In a previous study performed by Strasberg et al[2], the mean number of retrieved lymph nodes and lymph node positivity rate were 14.3 and 48%, respectively. In our study, the mean number of retrieved lymph nodes was 20.92 ± 11.24 and the lymph node positivity rate was 70.8%. Lymph node status is known to be a very important prognostic factor in pancreatic cancer. Some previous reports emphasized the lymph node ratio (the number of positive lymph nodes/the total number of retrieved lymph nodes) in pancreatic cancer[26]. However, few studies have mentioned the number of retrieved lymph nodes, which makes it difficult to compare the surgical efficacy of RAMPS with conventional distal pancreatectomy.

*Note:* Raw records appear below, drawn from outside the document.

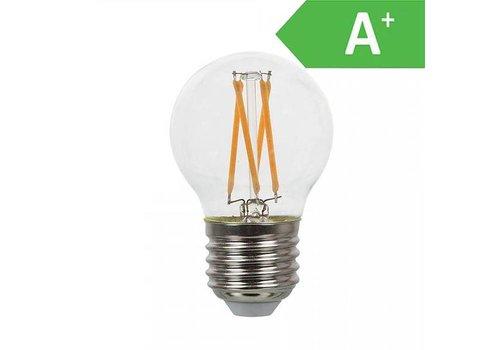 LED gloeilamp E27 2700K 4 Watt A+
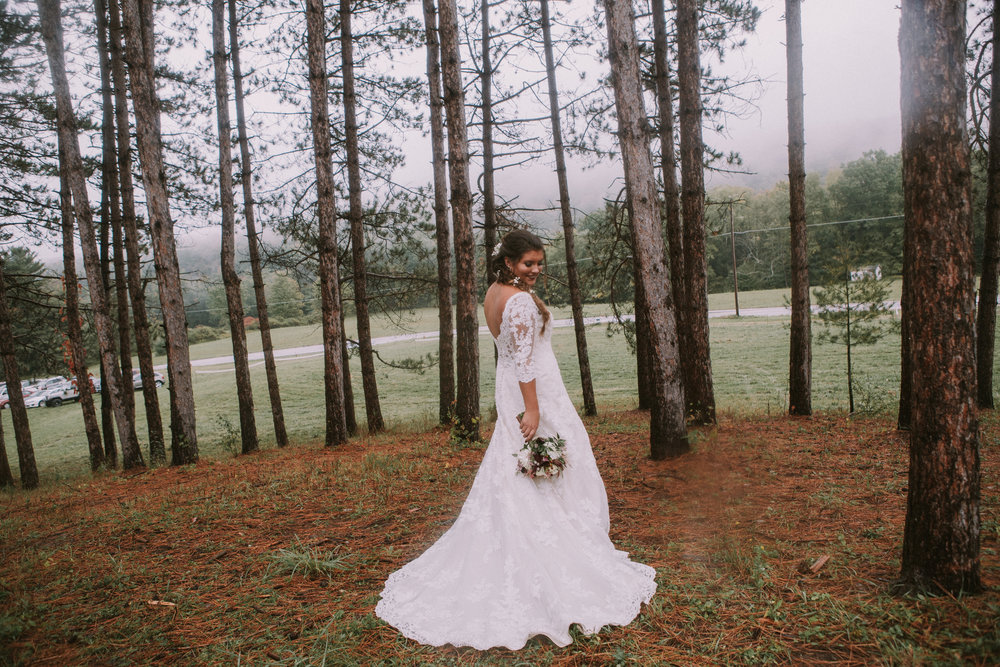 Parker Wedding20161001_0780.jpg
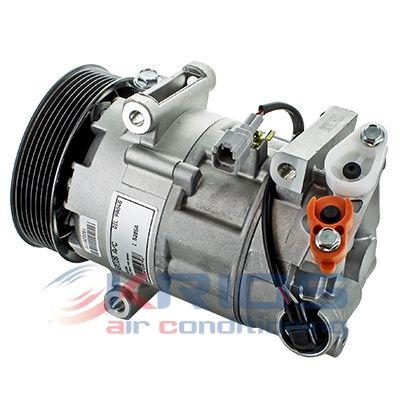 Original RENAULT Kompressor Klimaanlage K15285A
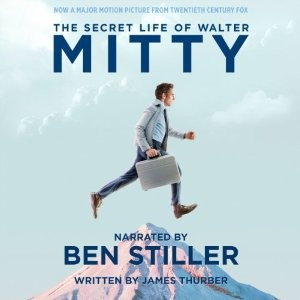 picture of The Secret Life of Walter Mitty Free Audiobook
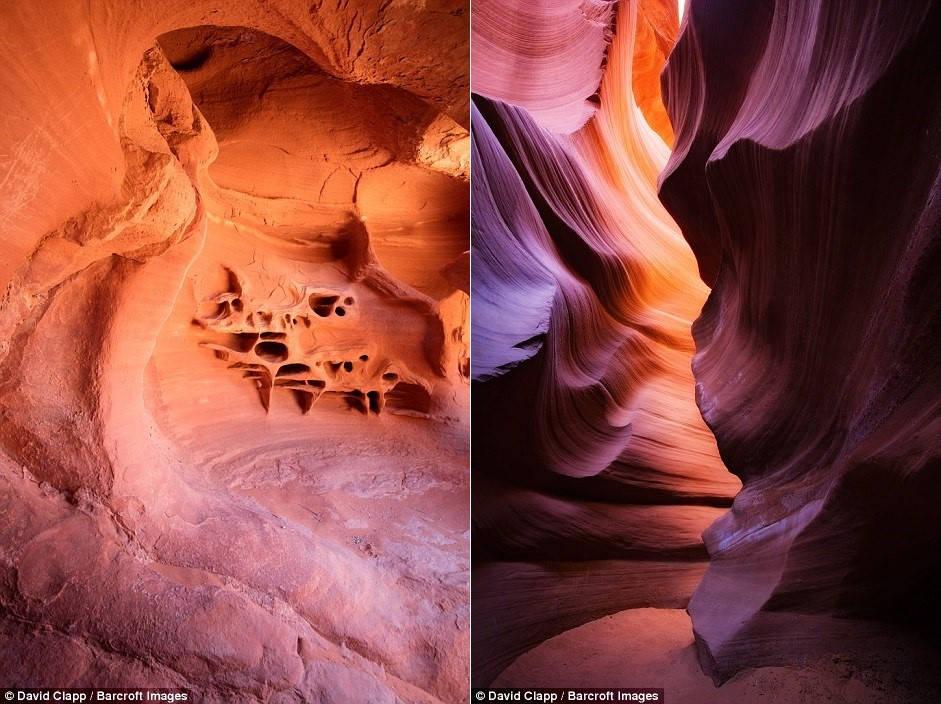 Khu sa thạch ấn tượng ở Kanab, Utah (ảnh trái) và hẻm núi Lower Antelope ở Page, Arizona (ảnh phải).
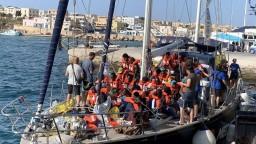Malta prijala ďalších migrantov, všetci sú z lode neziskovej organizácie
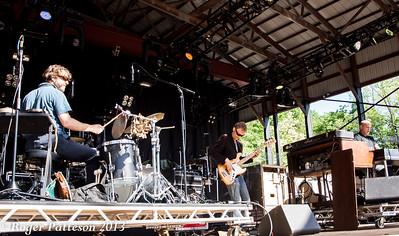 Medeski, Martin, & Wood ~ Summer Camp Music Festival 2013 ~ Chillicothe, IL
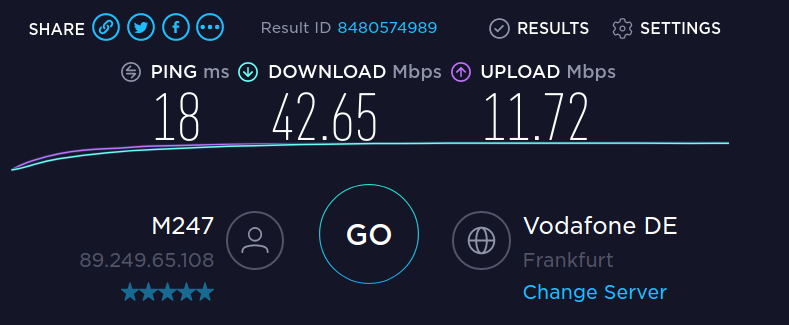 Speedtest with no VPN activated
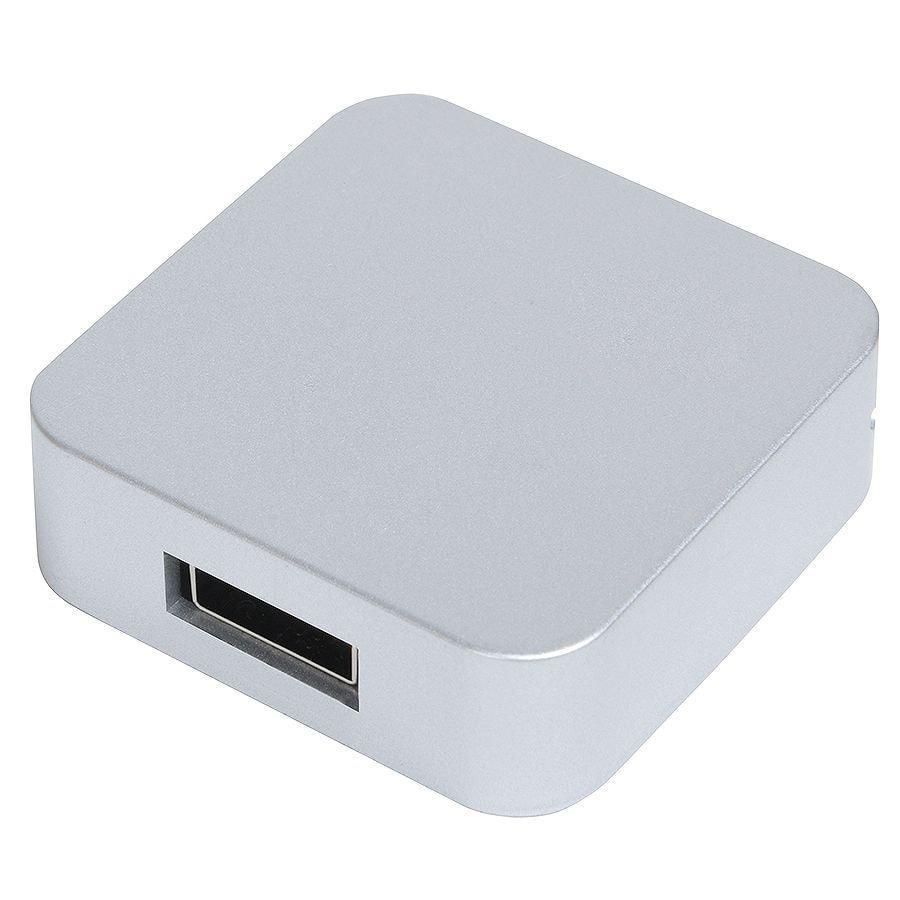 "USB flash-карта ""Akor"" (8Гб),серебристая, 4х4х1,3см,пластик"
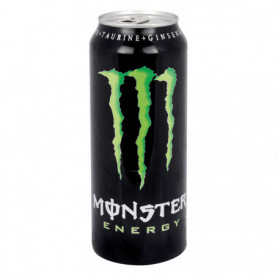 Boisson énergisante Monster Original Canette - 50cl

Strasberg et al[2] reported that the median survival time and the 5-year survival rate after RAMPS were 21 mo and 26%, respectively, which were better than those of previous reports[18]. It is known that patients with left-sided pancreatic cancer have poorer survival rates than patients with right-sided pancreatic cancer. However, surgical outcomes for patients with left-sided cancer were better than those with right-sided pancreatic cancer. Our patients had a median survival of 18.23 ± 6.02 mo, which was a little better than the survival following distal pancreatectomy reported by previous studies of conventional distal pancreatectomy. However, our patients were mostly T3 or higher (87.5%), and lymph node positivity was 70.8%, which means that most of our patients were advanced stage. When viewed in this light, our results are better than those reported by previous studies and are comparable with those of right-sided pancreatic cancer.
We had 19 patients (79.2%) with systemic recurrence. Therefore, even though RAMPS has surgical advantages in terms of local control, there are limitations in preventing cancer progression, especially through systemic recurrence.
We performed distal pancreatectomy for carcinomas of the body and tail of the pancreas using RAMPS, with a negative tangential margin of 91.7%, no mortality and acceptable morbidity. It is suggested that RAMPS is a safe and feasible procedure for carcinomas of the body and tail of the pancreas. Further studies with larger sample sizes are needed to confirm our results.
Radical antegrade modular pancreatosplenectomy (RAMPS) is known as a feasible procedure for achieving a higher rate of negative tangential margins than the traditional approach. Although RAMPS is widely performed, there have been few studies on its clinical outcomes.
This study provides reference data for future larger studies.
RAMPS was first introduced in 2003 as a surgical treatment for carcinomas of the body and tail of the pancreas.
RAMPS seems to be a feasible procedure for achieving negative tangential margins for patients with carcinoma of the body and tail of the pancreas.